Crawled caption data:
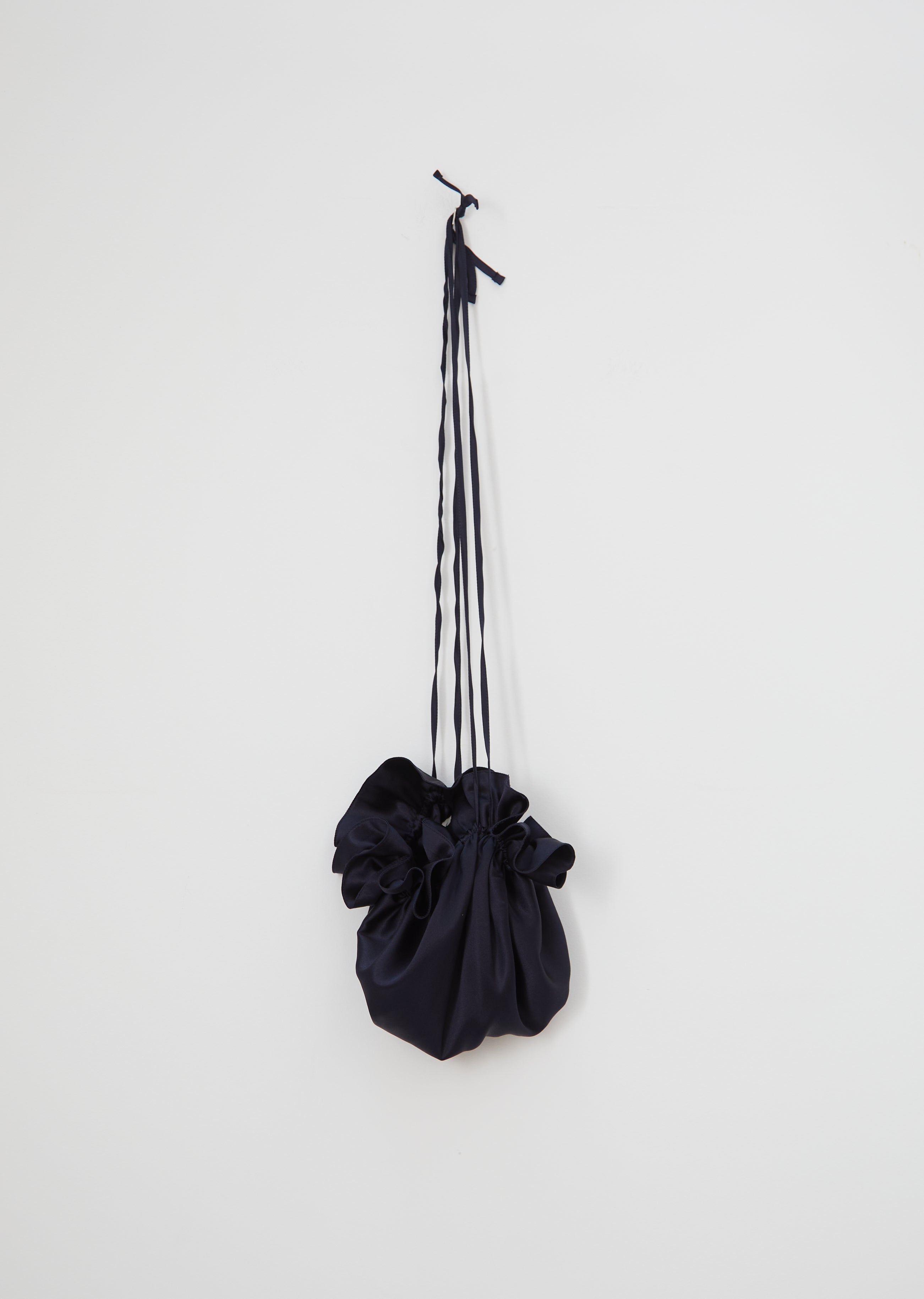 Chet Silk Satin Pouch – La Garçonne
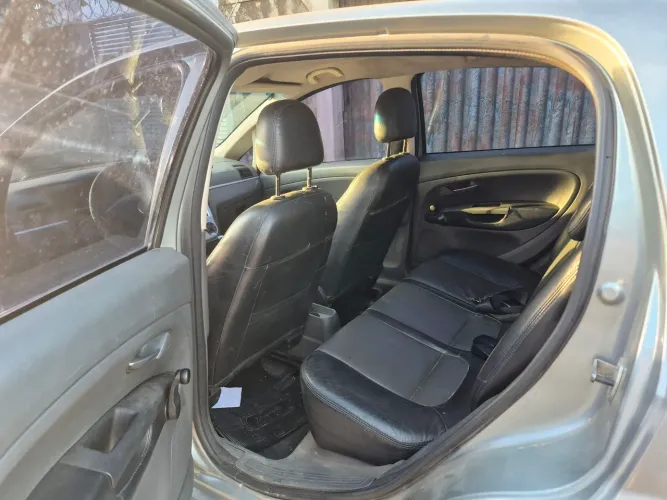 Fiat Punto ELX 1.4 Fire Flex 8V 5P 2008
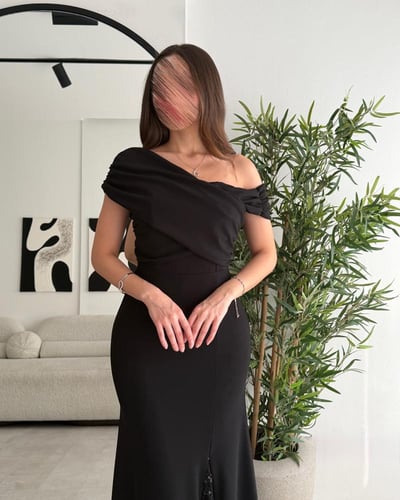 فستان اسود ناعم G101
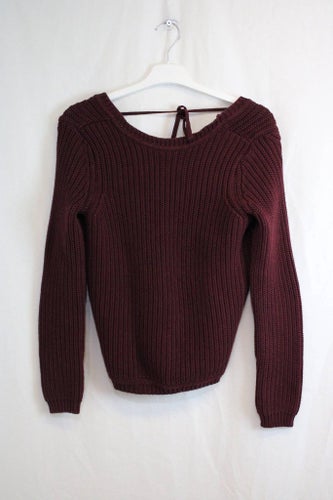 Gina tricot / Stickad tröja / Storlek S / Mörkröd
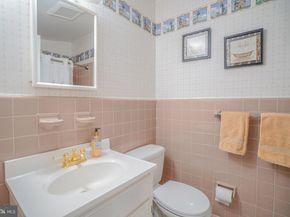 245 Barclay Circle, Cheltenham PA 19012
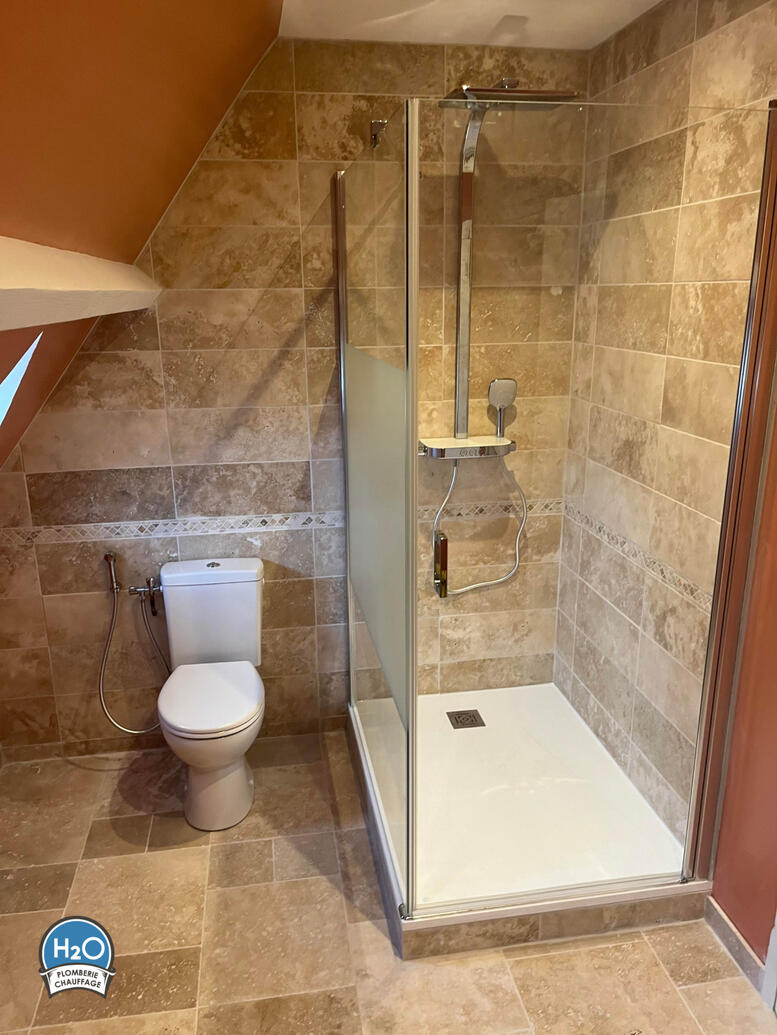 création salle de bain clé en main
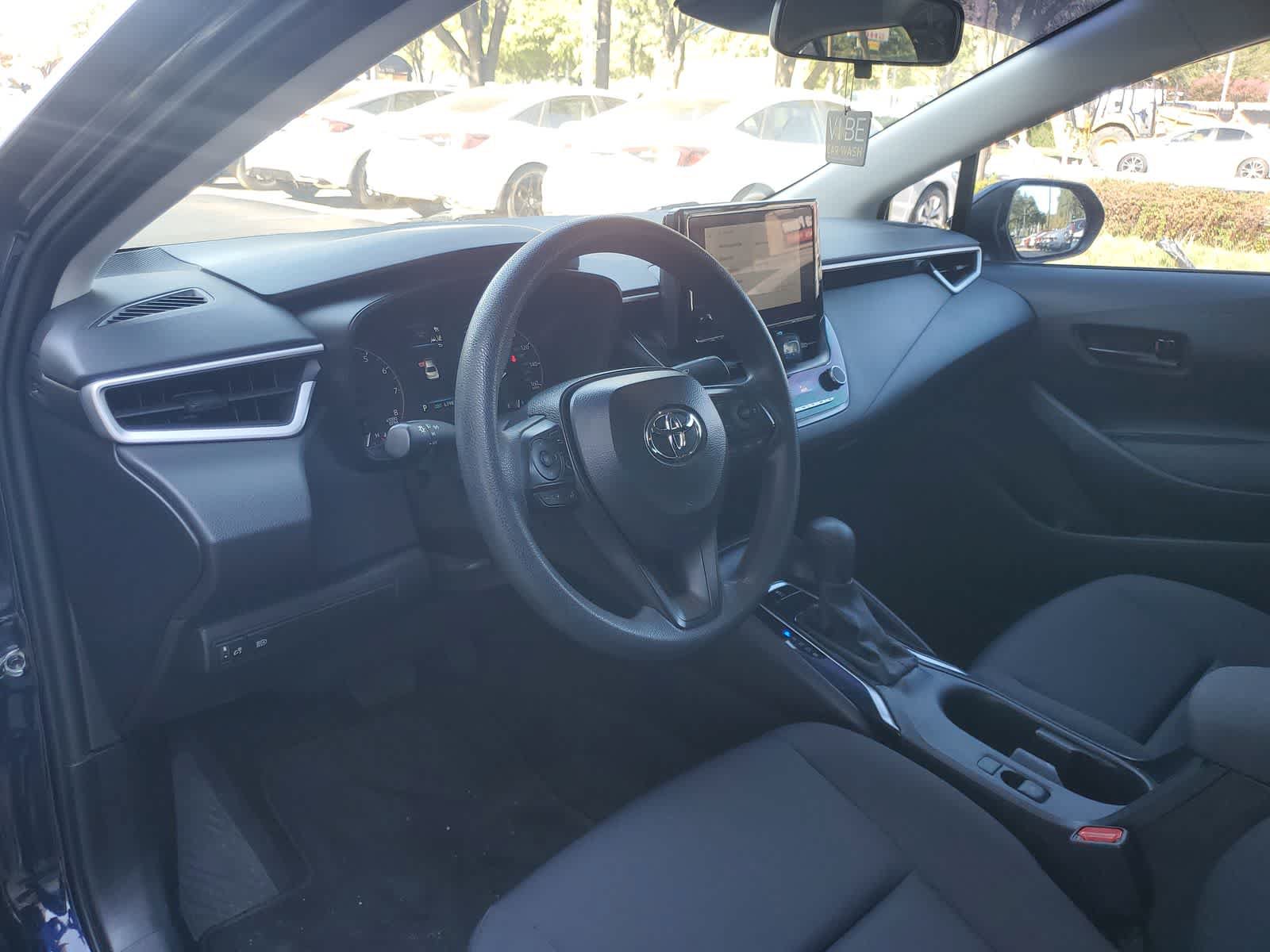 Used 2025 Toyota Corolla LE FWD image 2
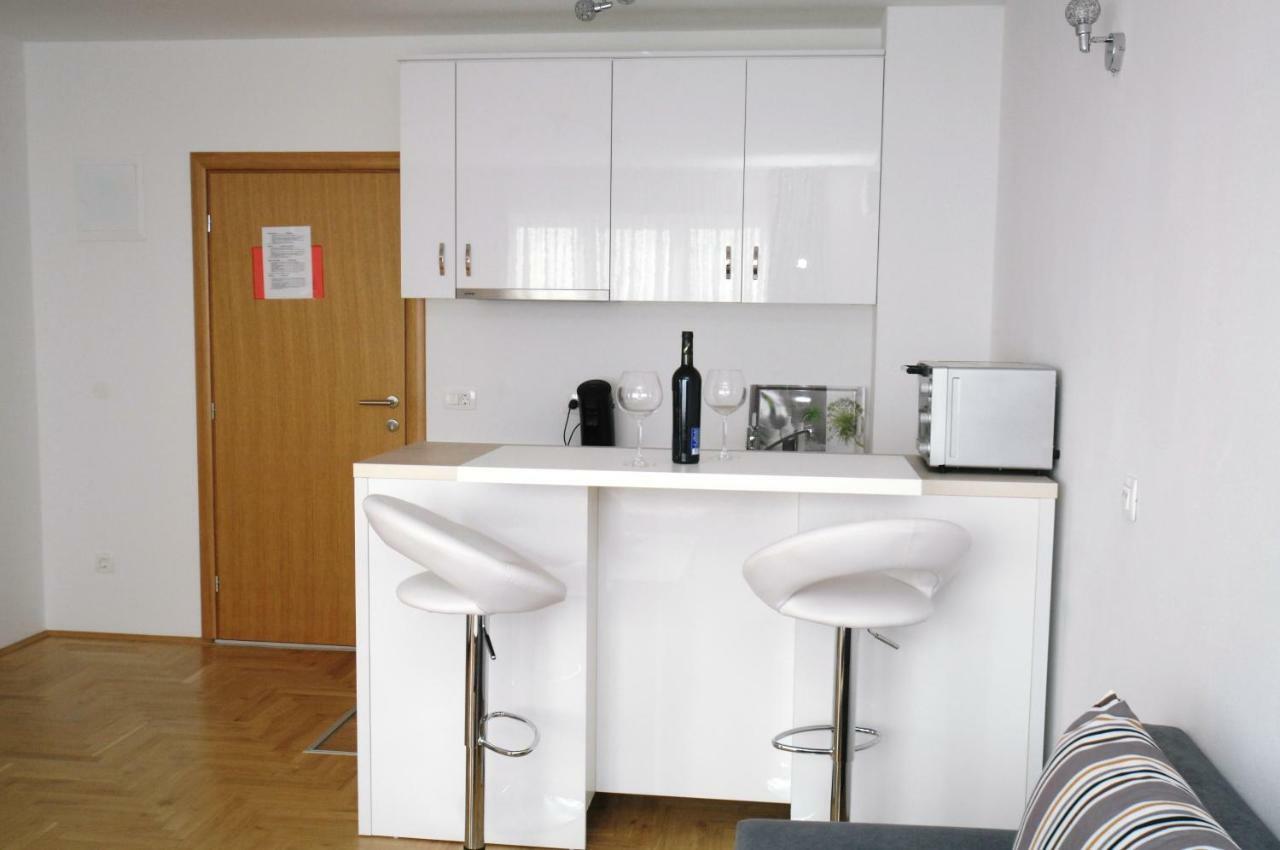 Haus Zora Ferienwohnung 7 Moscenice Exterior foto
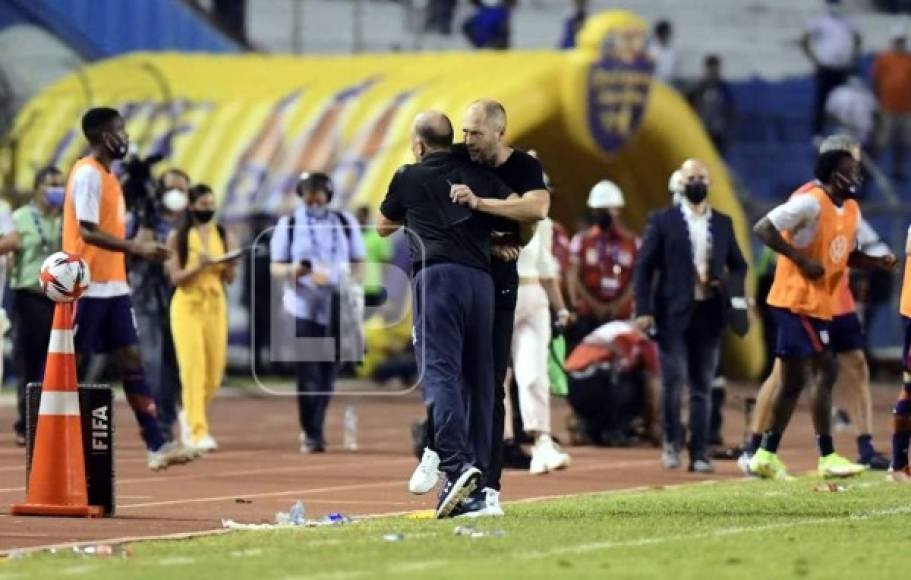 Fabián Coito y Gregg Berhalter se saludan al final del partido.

### Work instructions
Turn the captions in the material above into a numbered list, skipping any blank lines. Include only the caption text, without the pictures.

### Exercise result
1.  Chet Silk Satin Pouch – La Garçonne
2.  Fiat Punto ELX 1.4 Fire Flex 8V 5P 2008
3.  فستان اسود ناعم G101
4.  Gina tricot / Stickad tröja / Storlek S / Mörkröd
5.  245 Barclay Circle, Cheltenham PA 19012
6.  création salle de bain clé en main
7.  Used 2025 Toyota Corolla LE FWD image 2
8.  Haus Zora Ferienwohnung 7 Moscenice Exterior foto
9.  Fabián Coito y Gregg Berhalter se saludan al final del partido.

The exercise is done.